听到这话,许大山的手劲儿稍微松了松,转头看向许清流。
一直站在门口没说话的许三,听到李黑要把地还回来,眼睛顿时一亮。
那可是两亩熟地啊,是他半条命换来的,要是能拿回来,那可是天大的好事。
“真的?你真还?”
许三忍不住往前走了一步,下意识地就要答应。
“那行,只要你把地还……”
“爹!”
一声断喝,打断了许三的话。
许清流伸出一只手,死死拦住了父亲。
许三一愣,不解地看着儿子:“幺儿,他都说还了,咱们……”
许清流没理会父亲,而是转过身,目光冰冷地看着瘫软在地上的李黑。
此时的李黑,就像是一条被打断了脊梁骨的癞皮狗,满脸希冀地看着许家父子,指望着他们赶紧把这烫手的山芋接过去。
许清流嘴角微微上扬,露出一抹让人捉摸不透的冷笑。
“李黑叔,这地您想要就要,不想要就不要,怎么,您是把我们许家当猴耍吗?”
院子里的气氛有些凝固,日头毒辣辣地晒着,李黑瘫在地上,像是一滩烂泥,可那双眼睛里还透着股不服输的狠劲儿。
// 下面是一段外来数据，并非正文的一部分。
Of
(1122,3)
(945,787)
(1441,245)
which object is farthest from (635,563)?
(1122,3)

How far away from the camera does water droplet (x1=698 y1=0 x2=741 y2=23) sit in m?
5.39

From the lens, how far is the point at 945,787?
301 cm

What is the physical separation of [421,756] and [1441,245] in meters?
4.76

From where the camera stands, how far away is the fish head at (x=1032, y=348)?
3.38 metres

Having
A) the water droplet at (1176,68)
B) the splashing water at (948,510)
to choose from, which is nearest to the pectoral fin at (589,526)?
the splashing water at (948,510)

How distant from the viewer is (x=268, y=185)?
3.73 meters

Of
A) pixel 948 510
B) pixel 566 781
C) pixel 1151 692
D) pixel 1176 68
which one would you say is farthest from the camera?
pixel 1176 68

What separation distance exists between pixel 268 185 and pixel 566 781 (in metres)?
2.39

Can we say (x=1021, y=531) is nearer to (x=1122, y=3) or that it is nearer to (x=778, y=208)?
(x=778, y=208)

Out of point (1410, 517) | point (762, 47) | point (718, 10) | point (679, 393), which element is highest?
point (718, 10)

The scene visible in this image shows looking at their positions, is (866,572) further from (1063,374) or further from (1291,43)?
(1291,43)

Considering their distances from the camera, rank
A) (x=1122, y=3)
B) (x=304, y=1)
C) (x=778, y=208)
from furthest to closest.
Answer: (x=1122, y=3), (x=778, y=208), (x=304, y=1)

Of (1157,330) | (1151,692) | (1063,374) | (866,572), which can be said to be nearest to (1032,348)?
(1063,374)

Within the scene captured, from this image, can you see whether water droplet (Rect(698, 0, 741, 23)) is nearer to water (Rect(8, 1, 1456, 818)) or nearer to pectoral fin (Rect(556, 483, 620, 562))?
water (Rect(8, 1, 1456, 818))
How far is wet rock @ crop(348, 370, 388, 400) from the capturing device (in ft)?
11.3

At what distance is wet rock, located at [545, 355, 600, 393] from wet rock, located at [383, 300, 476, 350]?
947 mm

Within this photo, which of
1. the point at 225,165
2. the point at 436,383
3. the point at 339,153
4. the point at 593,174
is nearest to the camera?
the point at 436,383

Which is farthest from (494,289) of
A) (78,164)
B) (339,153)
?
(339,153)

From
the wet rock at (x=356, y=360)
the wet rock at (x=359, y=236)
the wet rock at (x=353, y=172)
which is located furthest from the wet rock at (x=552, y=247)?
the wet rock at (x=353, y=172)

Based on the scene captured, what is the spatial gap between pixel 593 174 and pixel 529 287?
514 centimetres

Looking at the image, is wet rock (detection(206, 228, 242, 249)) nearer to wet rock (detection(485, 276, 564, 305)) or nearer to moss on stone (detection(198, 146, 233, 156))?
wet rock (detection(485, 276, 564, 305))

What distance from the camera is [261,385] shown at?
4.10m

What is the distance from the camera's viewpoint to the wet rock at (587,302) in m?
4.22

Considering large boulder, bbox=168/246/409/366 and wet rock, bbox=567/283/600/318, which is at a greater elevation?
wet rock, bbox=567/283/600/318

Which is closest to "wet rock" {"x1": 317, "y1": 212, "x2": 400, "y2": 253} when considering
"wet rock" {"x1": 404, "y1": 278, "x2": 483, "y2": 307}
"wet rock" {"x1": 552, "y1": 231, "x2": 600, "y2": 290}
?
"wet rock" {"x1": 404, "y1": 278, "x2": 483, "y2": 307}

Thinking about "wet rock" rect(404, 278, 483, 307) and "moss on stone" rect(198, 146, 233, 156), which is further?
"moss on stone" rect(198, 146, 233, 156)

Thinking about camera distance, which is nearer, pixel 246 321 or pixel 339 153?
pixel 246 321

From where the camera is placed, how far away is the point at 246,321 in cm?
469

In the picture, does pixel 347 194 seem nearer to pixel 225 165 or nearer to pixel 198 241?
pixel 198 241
周围的村民们指指点点,议论声像是无数只苍蝇在嗡嗡乱叫。
许清流站在台阶上,看着这一张张熟悉又陌生的脸孔。
他深吸了一口气,那张稚嫩的小脸上,此刻却写满了与其年龄不符的沧桑和悲愤。
他往前迈了一步,这一步走得很沉,像是踩在每个人的心坎上。
“父老乡亲们!”
许清流这一嗓子,带着童音,却透着一股子穿透力,硬生生把周围的嘈杂声给压了下去。
他环视了一圈,目光清澈,却看得人心里发酸。
“你们听我说说看。”
许清流往前走了两步,站在了人群的最中间。
他个头小,得仰着头才能看清周围大人们的脸。
可就是这么个小娃娃,此刻却让周围百号人都安静了下来。
“我们许家,逃难来到这李家村,满打满算也就两年多的光景。”
许清流的声音在院子里回荡,字字清晰。
“这两年多里,我们家没招谁,没惹谁。”
“平日里走路都贴着墙根走,生怕挡了谁的道。”
“村里谁家有个大事小情,只要喊一声,我那两个傻哥哥,那是把自家的活儿扔下都要去帮忙的。”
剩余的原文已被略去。